I don't know if that's completely legal in IDPA but in a real situation, it seems like a viable option.


----------



## Mike Barham (Mar 30, 2006)

propellerhead said:


> I've seen guys at IDPA matches save time by grabbing the fresh magazine with their support hand, then bring that up near the pistol, then ejecting the not-so-empty magazine into their support hand, then inserting the fresh magazine into the pistol, then as they stow the used magazine, the strong hand already aims and in some cases fire before the support hand is done stowing the used magazine.
> 
> I don't know if that's completely legal in IDPA but in a real situation, it seems like a viable option.


Shooting with one hand is certainly a viable option if you come under attack while executing the tac load. The idea of the tac load is based on the shaky premise that there is a "lull" in the action, as Old Padawan mentions in the first post. Unfortunately, since we are on the defensive, our opponent will generally control how long the "lull" lasts. We as defenders will often have no idea when (or even if) the action will recommence.

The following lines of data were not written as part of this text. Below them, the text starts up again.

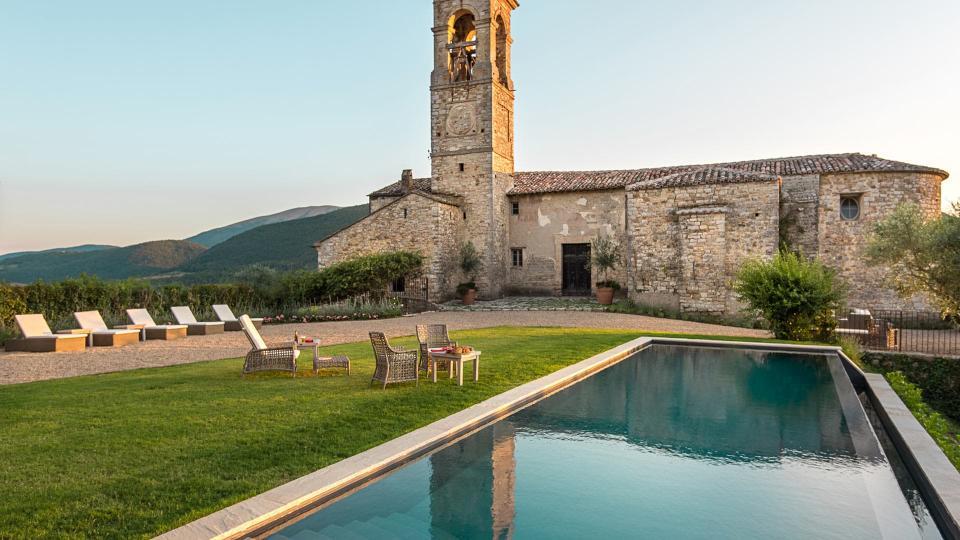 Villa Villa Castilana, Rental in Umbria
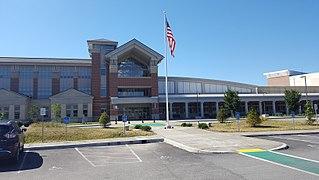 Duxbury High School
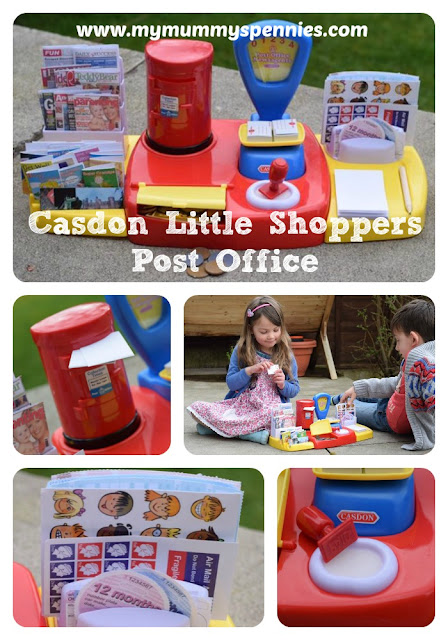 Casdon Little Shoppers Post Office  - Review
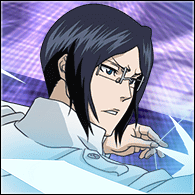 https://static.tvtropes.org/pmwiki/pub/images/uryu1_4.png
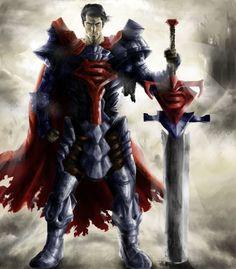 Medieval Superman by CapKaboom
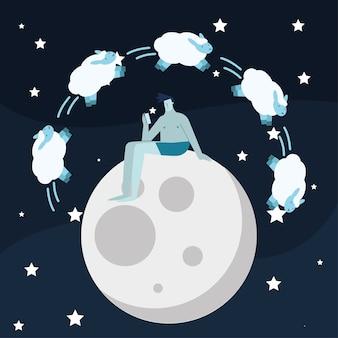 Man zit in maan tellen schapen die lijden aan slapeloosheid characterdesign vector illustratie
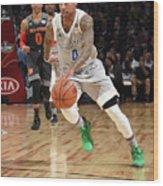 Nba All-star Game 2017 Wood Print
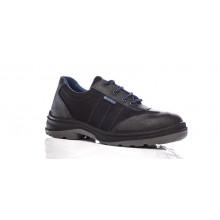 EXPS 1236 İş Ayakkabısı
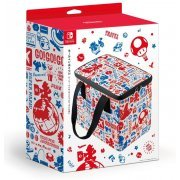 Super Mario All-in Box for Nintendo Switch (Travel Pattern) (Japan)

I'd like to think that if I came under renewed attack while stowing the depleted mag, I'd have the presence of mind to just drop the mag and shoot with two hands. However, heavily stressed humans seem to want to complete tasks, so it may be that I would continue shoving the magazine in my pocket while (I hope) shooting. That might be an angle to train on.


----------



## Revolver (Aug 26, 2006)

The "old" magazine becomes "dead" to me. I basically disown it until after all is said and done. The same as I would if I had any spares left in the cylinder.


----------



## OMSBH44 (Jul 7, 2006)

*Ppk/s*

Since the PPK and PPK/S don't have an external slide stop,
you probably should practice some form tactical reload if you
are carrying one of these guns.


----------



## Mike Barham (Mar 30, 2006)

OMSBH44 said:


> Since the PPK and PPK/S don't have an external slide stop,
> you probably should practice some form tactical reload if you
> are carrying one of these guns.


And malfunction clearances, too. :mrgreen:


----------